Che sia una formula, che sia un’esclamazione, che sia un apparente nonsense, certamente ha al suo interno tante storie, a loro volta l’esatto opposto dell’articolata leggerezza che si respirava in precedenza. Perché quella racchiusa in Arvo parrebbe essere un’esperienza non certo universale, ma comunque leggibile attraverso più di un’ottica: i Mamavegas sono di Roma, ma i loro natali potrebbero essere ubicati anche nel Regno Unito, in Belgio, per non dire l’Islanda. Non è una band avvezza al provincialismo, a loro modo sono ragazzi che si sentono cittadini del mondo e Hymn for the Bad Things lasciava pertanto intendere molto di ciò. Felicissimi inizi destinati a migliorare, così si dice.

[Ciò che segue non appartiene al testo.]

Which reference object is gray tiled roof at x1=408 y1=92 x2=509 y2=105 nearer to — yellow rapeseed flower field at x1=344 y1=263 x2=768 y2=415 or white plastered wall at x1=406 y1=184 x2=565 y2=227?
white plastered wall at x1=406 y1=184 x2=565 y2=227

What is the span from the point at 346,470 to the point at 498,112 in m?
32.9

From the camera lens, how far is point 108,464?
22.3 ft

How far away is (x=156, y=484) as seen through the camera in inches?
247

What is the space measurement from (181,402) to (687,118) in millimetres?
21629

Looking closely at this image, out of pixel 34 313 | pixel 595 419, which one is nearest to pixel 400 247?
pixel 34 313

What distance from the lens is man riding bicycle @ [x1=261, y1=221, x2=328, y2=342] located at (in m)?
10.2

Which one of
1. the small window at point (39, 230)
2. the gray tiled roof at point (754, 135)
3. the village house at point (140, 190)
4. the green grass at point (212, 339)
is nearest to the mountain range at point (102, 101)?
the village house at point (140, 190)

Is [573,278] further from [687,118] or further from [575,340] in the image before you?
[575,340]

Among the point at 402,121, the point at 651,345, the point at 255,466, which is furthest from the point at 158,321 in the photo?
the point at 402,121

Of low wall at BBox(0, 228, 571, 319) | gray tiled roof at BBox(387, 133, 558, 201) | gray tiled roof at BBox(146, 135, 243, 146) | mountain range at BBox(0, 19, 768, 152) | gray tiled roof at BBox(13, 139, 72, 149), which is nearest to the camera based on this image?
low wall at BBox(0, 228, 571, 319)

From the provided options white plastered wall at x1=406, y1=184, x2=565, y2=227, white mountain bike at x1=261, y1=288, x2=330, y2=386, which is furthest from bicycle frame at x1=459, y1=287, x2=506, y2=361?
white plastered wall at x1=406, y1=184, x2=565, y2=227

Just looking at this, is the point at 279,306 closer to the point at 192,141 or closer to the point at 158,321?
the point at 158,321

Così è: in Arvo l’intensità raggiunge livelli ulteriormente elevati, trainata come è dalla voce di Emanuele Mancini e da un suono avente molteplici direzioni: c’è una marzialità leggibile tra le pulsioni rock di Blessed and Gone che a sua volta continua con P-Syndrome, un pot-pourri di stomp, fingerpicking ed odori southern, per poi sopirsi tramite l’oscuro e sotterraneo blues di On My Knees, e come Shimmers si circonda di un’aura allegra, un’ossatura pop fusa con certi Red Hot Chili Peppers di stampo 90’s, contrariamente Count to Four tratta di folktronica mettendoci un pizzico di r’n’b, e se Wonder Tortilla è un inno a metà tra sfarzosità 70’s (con tanto di occhieggiamenti stranglersiani) ed incalzanti ed interdimensionali divagazioni d’oggigiorno, come The Flood è la cadenzata ballata di turno arricchita da incursioni nel noise, gli zenith sono rappresentati dal crescendo fatto di Moog e chitarre accavallate di Ten Days e dal mellotron portante della dichiarazione di January 19. Una riuscitissima evoluzione nel cui corso la registrazione in presa diretta di Last Call non suona come un’ammonizione, semmai come un saluto ed una consapevolezza di come, più che con un arrivederci, si abbia a che fare con la voglia di ricominciare, ancora ed ancora. Perché Arvo è l’emblema di una bellezza in divenire di cui i Mamavegas sono più che consci.